Your answer should hold every line of the records below that contains the string "scrollTop".

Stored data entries

^^^^^^^^

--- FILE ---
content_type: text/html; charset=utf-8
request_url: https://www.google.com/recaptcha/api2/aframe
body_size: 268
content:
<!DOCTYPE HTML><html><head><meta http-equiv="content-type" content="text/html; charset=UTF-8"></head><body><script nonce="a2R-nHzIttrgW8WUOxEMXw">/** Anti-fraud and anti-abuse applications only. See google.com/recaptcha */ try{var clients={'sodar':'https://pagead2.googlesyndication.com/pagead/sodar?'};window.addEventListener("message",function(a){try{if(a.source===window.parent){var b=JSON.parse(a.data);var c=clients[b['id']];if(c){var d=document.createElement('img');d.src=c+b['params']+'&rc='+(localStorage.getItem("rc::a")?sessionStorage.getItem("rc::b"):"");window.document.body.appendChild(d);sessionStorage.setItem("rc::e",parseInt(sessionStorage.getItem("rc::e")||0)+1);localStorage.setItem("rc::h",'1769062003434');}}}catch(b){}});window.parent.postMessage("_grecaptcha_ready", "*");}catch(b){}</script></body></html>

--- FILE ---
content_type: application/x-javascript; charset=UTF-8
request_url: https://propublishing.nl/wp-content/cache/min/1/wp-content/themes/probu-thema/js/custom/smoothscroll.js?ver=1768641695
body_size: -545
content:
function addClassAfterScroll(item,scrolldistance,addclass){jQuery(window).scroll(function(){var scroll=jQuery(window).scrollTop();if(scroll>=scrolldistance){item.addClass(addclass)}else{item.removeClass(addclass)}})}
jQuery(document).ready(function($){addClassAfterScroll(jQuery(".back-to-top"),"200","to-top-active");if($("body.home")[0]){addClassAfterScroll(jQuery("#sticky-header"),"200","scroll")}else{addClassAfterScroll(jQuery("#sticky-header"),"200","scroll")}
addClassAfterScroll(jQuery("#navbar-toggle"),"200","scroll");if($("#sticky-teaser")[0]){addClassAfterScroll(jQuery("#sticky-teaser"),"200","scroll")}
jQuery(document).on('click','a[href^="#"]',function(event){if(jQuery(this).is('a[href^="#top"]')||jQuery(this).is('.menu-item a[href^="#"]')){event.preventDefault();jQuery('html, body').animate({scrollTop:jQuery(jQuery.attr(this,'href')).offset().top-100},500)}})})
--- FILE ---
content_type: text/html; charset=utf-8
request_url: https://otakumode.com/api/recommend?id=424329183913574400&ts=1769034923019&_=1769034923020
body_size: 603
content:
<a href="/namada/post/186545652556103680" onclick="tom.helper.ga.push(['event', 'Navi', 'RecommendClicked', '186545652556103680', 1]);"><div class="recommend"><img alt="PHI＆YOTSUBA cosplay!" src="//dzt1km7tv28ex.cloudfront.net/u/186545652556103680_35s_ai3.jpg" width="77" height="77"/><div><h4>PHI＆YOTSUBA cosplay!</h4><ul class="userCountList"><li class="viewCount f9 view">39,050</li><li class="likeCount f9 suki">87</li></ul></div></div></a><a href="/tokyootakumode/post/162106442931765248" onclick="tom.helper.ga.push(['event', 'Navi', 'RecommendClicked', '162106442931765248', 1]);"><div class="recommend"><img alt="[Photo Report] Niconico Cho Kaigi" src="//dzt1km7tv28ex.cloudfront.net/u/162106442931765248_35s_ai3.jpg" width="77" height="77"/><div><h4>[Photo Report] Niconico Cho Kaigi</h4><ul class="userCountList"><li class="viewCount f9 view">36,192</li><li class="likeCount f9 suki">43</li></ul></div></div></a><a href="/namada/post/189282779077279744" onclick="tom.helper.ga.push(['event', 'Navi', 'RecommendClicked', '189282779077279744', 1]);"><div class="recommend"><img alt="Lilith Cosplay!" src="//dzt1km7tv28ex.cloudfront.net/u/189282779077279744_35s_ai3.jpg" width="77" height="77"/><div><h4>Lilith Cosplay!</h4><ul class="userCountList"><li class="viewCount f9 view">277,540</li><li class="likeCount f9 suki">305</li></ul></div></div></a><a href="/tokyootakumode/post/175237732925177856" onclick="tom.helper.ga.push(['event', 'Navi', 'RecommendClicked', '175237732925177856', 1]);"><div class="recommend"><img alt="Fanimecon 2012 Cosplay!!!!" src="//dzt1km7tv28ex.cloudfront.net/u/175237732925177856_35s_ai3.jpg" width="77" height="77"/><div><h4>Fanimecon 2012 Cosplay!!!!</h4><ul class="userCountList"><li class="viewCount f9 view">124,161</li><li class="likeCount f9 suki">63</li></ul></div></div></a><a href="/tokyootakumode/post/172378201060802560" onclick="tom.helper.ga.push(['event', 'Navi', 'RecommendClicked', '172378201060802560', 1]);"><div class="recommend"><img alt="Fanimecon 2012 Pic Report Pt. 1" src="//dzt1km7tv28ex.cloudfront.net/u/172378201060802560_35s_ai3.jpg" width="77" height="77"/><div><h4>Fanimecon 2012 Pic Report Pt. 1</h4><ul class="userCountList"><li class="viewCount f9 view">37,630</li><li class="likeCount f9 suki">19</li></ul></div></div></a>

^^^^^^^^

Result for this task:
function addClassAfterScroll(item,scrolldistance,addclass){jQuery(window).scroll(function(){var scroll=jQuery(window).scrollTop();if(scroll>=scrolldistance){item.addClass(addclass)}else{item.removeClass(addclass)}})}
jQuery(document).on('click','a[href^="#"]',function(event){if(jQuery(this).is('a[href^="#top"]')||jQuery(this).is('.menu-item a[href^="#"]')){event.preventDefault();jQuery('html, body').animate({scrollTop:jQuery(jQuery.attr(this,'href')).offset().top-100},500)}})})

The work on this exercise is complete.